* What this task involves
The lines to be set down run from the line containing "Within the scene" through the final line of the data below; print them exactly and print nothing else.

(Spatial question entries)
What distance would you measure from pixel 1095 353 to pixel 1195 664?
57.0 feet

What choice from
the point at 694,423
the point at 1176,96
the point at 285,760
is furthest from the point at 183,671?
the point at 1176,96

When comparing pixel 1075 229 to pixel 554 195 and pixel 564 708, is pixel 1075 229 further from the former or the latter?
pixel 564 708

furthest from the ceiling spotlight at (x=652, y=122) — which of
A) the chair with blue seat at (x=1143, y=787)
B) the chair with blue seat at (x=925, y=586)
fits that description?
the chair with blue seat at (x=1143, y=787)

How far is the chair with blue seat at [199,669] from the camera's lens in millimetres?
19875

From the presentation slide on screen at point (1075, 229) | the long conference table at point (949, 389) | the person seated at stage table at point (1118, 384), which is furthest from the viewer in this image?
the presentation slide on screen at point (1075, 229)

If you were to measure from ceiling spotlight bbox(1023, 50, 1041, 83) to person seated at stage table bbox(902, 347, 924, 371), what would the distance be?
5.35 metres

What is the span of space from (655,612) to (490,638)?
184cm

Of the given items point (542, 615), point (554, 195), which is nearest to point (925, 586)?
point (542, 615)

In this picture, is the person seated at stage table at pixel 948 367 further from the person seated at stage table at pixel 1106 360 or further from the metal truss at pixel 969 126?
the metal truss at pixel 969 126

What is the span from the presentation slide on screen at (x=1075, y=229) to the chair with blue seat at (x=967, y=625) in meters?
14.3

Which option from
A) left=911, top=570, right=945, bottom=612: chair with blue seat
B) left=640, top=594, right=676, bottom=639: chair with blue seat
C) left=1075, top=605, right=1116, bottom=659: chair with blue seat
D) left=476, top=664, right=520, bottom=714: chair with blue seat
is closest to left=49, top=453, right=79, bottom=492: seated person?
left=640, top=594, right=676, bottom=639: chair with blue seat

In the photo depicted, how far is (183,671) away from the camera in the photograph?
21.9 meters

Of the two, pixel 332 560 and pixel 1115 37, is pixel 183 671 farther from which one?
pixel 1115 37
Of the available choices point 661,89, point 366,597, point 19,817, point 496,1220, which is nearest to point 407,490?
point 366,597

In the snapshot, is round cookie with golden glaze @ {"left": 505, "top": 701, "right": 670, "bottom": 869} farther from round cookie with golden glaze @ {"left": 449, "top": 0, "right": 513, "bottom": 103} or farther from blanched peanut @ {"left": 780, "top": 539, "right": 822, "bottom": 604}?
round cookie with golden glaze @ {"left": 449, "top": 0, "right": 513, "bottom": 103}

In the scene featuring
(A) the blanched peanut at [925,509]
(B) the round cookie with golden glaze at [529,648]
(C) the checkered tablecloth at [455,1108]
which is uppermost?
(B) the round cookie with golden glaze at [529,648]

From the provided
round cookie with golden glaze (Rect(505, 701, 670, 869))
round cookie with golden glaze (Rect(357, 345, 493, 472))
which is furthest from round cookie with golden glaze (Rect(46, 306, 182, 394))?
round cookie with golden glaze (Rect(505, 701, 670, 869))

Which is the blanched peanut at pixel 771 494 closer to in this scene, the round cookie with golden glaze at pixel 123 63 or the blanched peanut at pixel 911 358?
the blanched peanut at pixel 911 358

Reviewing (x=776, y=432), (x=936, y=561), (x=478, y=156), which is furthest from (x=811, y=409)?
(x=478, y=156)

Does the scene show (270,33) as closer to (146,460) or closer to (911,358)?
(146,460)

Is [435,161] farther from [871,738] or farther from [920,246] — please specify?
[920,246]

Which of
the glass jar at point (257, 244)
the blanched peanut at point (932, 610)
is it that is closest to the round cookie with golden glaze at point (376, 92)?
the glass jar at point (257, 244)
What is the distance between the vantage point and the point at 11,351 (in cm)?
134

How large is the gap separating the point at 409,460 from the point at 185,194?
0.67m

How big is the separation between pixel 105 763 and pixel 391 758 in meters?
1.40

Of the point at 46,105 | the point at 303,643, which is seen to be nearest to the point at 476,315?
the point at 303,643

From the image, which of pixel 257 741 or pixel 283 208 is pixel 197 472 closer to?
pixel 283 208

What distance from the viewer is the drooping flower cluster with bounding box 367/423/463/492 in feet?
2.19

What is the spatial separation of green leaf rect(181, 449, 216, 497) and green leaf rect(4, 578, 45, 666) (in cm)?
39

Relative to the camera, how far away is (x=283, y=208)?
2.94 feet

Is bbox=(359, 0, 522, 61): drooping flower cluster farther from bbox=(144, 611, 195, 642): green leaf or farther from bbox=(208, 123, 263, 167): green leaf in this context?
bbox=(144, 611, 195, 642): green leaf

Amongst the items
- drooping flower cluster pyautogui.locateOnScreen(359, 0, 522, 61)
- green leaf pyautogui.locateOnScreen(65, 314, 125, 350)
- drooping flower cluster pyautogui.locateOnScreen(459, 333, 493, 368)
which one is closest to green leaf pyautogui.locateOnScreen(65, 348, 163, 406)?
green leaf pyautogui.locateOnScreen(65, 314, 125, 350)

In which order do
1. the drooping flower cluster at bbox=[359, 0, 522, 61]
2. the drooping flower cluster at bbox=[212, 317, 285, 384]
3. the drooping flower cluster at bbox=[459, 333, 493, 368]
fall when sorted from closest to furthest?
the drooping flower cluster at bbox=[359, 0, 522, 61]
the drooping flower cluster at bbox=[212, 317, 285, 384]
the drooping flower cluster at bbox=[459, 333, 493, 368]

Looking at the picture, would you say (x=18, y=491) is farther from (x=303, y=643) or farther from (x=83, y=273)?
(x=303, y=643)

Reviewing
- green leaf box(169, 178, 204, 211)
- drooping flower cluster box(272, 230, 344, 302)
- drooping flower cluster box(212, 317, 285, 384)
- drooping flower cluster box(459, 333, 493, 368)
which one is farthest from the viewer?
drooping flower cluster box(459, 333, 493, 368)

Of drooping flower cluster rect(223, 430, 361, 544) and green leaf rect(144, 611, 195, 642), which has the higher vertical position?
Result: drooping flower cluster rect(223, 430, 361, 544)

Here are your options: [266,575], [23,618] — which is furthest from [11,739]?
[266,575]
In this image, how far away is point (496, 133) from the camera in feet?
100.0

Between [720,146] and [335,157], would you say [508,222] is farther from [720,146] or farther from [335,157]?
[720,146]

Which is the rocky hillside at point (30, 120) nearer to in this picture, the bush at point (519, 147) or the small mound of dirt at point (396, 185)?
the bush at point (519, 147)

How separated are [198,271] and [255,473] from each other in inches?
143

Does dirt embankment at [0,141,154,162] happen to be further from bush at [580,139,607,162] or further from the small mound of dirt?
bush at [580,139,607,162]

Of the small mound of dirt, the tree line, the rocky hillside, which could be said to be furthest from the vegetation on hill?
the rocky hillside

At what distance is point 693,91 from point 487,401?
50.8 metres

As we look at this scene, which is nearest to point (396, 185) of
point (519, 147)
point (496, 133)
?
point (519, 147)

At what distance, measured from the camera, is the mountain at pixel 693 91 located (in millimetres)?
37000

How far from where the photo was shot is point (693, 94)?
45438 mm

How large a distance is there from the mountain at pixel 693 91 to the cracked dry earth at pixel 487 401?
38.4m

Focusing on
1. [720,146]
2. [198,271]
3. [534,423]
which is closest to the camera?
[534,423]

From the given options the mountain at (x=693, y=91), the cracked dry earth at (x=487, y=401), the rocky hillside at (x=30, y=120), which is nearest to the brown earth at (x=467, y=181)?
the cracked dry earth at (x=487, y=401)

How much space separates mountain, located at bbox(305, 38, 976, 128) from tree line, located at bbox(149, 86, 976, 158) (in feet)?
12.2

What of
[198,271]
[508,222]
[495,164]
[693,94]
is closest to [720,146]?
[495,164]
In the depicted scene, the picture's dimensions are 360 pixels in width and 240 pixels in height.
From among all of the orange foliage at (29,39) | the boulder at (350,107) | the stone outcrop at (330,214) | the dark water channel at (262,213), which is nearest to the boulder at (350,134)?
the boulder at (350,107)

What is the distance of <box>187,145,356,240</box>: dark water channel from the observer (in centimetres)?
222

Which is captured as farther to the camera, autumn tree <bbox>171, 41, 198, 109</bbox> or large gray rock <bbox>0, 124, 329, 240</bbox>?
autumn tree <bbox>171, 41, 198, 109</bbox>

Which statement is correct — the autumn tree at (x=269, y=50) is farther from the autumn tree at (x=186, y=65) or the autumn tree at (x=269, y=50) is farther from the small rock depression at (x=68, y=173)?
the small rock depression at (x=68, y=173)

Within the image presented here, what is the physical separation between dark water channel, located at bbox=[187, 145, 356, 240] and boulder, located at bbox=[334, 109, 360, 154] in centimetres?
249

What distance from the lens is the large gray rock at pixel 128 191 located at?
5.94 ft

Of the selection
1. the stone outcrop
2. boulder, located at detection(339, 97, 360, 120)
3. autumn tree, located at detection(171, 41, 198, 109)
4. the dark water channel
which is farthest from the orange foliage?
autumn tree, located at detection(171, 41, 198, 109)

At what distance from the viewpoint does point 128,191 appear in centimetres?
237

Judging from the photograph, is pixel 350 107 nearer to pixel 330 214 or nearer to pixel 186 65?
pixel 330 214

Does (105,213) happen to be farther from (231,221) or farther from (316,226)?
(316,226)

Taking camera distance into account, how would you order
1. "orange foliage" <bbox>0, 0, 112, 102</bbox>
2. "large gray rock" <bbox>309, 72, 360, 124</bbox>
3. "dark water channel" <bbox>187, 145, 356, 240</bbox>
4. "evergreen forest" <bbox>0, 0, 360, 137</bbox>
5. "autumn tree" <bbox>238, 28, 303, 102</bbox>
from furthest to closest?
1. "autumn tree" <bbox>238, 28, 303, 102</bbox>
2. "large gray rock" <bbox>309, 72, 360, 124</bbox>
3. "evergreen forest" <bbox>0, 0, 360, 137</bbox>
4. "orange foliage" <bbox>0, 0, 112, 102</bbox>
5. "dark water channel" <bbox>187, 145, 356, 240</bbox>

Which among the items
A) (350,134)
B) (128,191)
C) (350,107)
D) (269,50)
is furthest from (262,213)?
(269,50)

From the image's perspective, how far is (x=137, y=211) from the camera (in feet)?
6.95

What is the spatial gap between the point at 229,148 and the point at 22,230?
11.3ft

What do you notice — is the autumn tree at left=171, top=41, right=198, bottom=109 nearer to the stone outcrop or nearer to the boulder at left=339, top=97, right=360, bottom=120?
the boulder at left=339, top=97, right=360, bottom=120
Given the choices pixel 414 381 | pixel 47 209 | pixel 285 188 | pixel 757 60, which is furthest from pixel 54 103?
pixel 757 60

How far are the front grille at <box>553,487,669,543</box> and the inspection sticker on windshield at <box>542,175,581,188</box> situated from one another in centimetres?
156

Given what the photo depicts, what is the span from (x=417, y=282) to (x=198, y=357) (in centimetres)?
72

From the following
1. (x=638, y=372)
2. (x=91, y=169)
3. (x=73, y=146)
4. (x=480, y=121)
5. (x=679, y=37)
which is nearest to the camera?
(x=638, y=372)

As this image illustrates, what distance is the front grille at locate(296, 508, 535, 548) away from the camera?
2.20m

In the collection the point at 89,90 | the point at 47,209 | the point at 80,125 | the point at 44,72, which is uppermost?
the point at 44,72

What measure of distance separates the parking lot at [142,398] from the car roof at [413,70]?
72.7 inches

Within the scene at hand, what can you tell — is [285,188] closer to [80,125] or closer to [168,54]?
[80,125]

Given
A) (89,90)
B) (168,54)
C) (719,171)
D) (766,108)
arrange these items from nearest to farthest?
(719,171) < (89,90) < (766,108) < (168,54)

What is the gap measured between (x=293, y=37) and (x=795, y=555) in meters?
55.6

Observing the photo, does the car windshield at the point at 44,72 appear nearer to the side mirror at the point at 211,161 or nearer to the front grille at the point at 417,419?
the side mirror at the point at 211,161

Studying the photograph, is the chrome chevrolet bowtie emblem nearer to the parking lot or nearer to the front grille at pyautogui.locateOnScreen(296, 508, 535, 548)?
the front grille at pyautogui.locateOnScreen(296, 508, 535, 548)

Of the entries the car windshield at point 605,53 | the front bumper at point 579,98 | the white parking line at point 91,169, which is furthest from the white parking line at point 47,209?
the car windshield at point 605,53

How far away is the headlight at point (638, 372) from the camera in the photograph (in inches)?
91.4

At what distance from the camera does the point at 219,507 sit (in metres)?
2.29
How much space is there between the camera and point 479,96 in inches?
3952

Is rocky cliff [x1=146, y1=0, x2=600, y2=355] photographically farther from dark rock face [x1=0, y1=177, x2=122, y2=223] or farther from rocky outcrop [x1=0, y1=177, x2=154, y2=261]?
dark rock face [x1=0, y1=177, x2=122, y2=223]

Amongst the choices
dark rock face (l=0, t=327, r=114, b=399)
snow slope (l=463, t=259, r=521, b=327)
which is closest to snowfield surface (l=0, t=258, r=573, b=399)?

* Full solution
Within the scene at hand, what can you tell — is [285,188] closer to [80,125] or closer to [168,54]?
[80,125]

Given
A) (89,90)
B) (168,54)
C) (719,171)
D) (766,108)
arrange these items from nearest to farthest?
(719,171) < (89,90) < (766,108) < (168,54)

What is the gap measured between (x=293, y=37) and (x=795, y=555) in meters?
55.6

Observing the photo, does the car windshield at the point at 44,72 appear nearer to the side mirror at the point at 211,161 or nearer to the front grille at the point at 417,419?
the side mirror at the point at 211,161

Studying the photograph, is the chrome chevrolet bowtie emblem nearer to the parking lot or nearer to the front grille at pyautogui.locateOnScreen(296, 508, 535, 548)?
the front grille at pyautogui.locateOnScreen(296, 508, 535, 548)

Of the entries the car windshield at point 605,53 | the front bumper at point 579,98 | the white parking line at point 91,169, which is furthest from the white parking line at point 47,209?
the car windshield at point 605,53

How far away is the headlight at point (638, 372) from the camera in the photograph (in inches)?
91.4

At what distance from the camera does the point at 219,507 sit (in metres)?
2.29
How much space is there between the camera and point 479,96 in inches?
3952

Is rocky cliff [x1=146, y1=0, x2=600, y2=355] photographically farther from dark rock face [x1=0, y1=177, x2=122, y2=223] or farther from rocky outcrop [x1=0, y1=177, x2=154, y2=261]?
dark rock face [x1=0, y1=177, x2=122, y2=223]

Amongst the choices
dark rock face (l=0, t=327, r=114, b=399)
snow slope (l=463, t=259, r=521, b=327)
which is closest to snowfield surface (l=0, t=258, r=573, b=399)?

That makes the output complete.